Fibre bundle which is not an open map

Question

I am looking for a counterexample to the following claim:

Let $p: E \rightarrow B$ be a fiber bundle, then $p$ is an open map.

This is true when $E \simeq F \times B$ where $F$ is the fiber and $p$ is the projection onto the second coordinate. It is also true when $p$ is a covering map. However, I do not believe it is true without any further assumptions.

A proof of the claim for covering spaces can be found here.
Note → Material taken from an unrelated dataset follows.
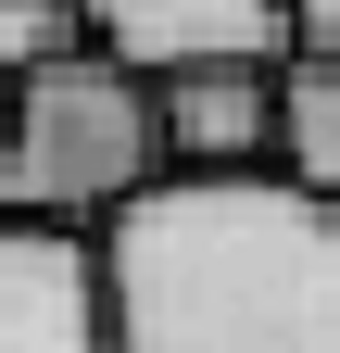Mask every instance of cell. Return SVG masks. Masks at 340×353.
I'll return each mask as SVG.
<instances>
[{"label":"cell","mask_w":340,"mask_h":353,"mask_svg":"<svg viewBox=\"0 0 340 353\" xmlns=\"http://www.w3.org/2000/svg\"><path fill=\"white\" fill-rule=\"evenodd\" d=\"M89 38H101L126 76L290 63V0H89Z\"/></svg>","instance_id":"cell-4"},{"label":"cell","mask_w":340,"mask_h":353,"mask_svg":"<svg viewBox=\"0 0 340 353\" xmlns=\"http://www.w3.org/2000/svg\"><path fill=\"white\" fill-rule=\"evenodd\" d=\"M89 240L114 353H340V202L290 164H164Z\"/></svg>","instance_id":"cell-1"},{"label":"cell","mask_w":340,"mask_h":353,"mask_svg":"<svg viewBox=\"0 0 340 353\" xmlns=\"http://www.w3.org/2000/svg\"><path fill=\"white\" fill-rule=\"evenodd\" d=\"M277 164L340 202V63H315V51L277 63Z\"/></svg>","instance_id":"cell-6"},{"label":"cell","mask_w":340,"mask_h":353,"mask_svg":"<svg viewBox=\"0 0 340 353\" xmlns=\"http://www.w3.org/2000/svg\"><path fill=\"white\" fill-rule=\"evenodd\" d=\"M290 51H315V63H340V0H290Z\"/></svg>","instance_id":"cell-8"},{"label":"cell","mask_w":340,"mask_h":353,"mask_svg":"<svg viewBox=\"0 0 340 353\" xmlns=\"http://www.w3.org/2000/svg\"><path fill=\"white\" fill-rule=\"evenodd\" d=\"M164 176V114L151 76H126L101 38L25 63L0 88V214H51V228H101L126 190Z\"/></svg>","instance_id":"cell-2"},{"label":"cell","mask_w":340,"mask_h":353,"mask_svg":"<svg viewBox=\"0 0 340 353\" xmlns=\"http://www.w3.org/2000/svg\"><path fill=\"white\" fill-rule=\"evenodd\" d=\"M0 353H114L101 240L51 214H0Z\"/></svg>","instance_id":"cell-3"},{"label":"cell","mask_w":340,"mask_h":353,"mask_svg":"<svg viewBox=\"0 0 340 353\" xmlns=\"http://www.w3.org/2000/svg\"><path fill=\"white\" fill-rule=\"evenodd\" d=\"M89 38V0H0V88H13L25 63H51Z\"/></svg>","instance_id":"cell-7"},{"label":"cell","mask_w":340,"mask_h":353,"mask_svg":"<svg viewBox=\"0 0 340 353\" xmlns=\"http://www.w3.org/2000/svg\"><path fill=\"white\" fill-rule=\"evenodd\" d=\"M164 164H277V63H202L151 76Z\"/></svg>","instance_id":"cell-5"}]
</instances>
It explicitely uses the fact that for some $x \in B$ there is a neighborhood $V$ s.t. $p^{-1}(V)$ is a disjoint union of open sets, each of which homeo to $V$. So I doubt this can be adapted for the general case of a fibre product.

It also does not help that most examples of fiber bundles I work with a covering maps, so there may very well be a very simple example that I just don't see.

Thank you in advance for your help.

Answer 1

The claim that fiber bundles are open maps is actually true.

Call $f:X \rightarrow Y$ a locally open map if there exists an open covering $\{U_i \}$ of $X$ such that $f \mid_{U_i}: U_i \rightarrow Y$ is an open map.

Then if $U \subset X$ is open $f(U) = f(\bigcup_i (U_i \cap U)) = \bigcup_i f(U_i \cap U)$ and then obviously all sets $f(U_i \cap U)$ are open and thus $f(U)$ is open. Thus a locally open map is open.

A fiber bundle $\pi: E \rightarrow B$ is locally open since there exists a cover of $B$, $\{ V_i\}$, such that $\pi^{-1}(V_i) \approx V_i \times F$ and such that $\pi$ is the projection onto $V_i$ under this homeomorphism. Thus since the map $V_i \times F \rightarrow V_i$ is open and we take $U_i = \pi^{-1}(V_i)$ to be a cover of $E$ we see that $\pi$ is locally open with respect to $\{U_i \}$ and thus open.